EXERCISE DETAILS
Each line below needs to be printed again exactly.

EXTRACTED DATA
%%

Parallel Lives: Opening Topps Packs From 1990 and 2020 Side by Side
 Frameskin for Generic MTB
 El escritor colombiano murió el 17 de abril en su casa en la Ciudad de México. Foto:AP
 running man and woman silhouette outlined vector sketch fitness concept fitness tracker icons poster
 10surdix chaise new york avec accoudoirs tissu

%%

ANSWER BOX
Parallel Lives: Opening Topps Packs From 1990 and 2020 Side by Side
 Frameskin for Generic MTB
 El escritor colombiano murió el 17 de abril en su casa en la Ciudad de México. Foto:AP
 running man and woman silhouette outlined vector sketch fitness concept fitness tracker icons poster
 10surdix chaise new york avec accoudoirs tissu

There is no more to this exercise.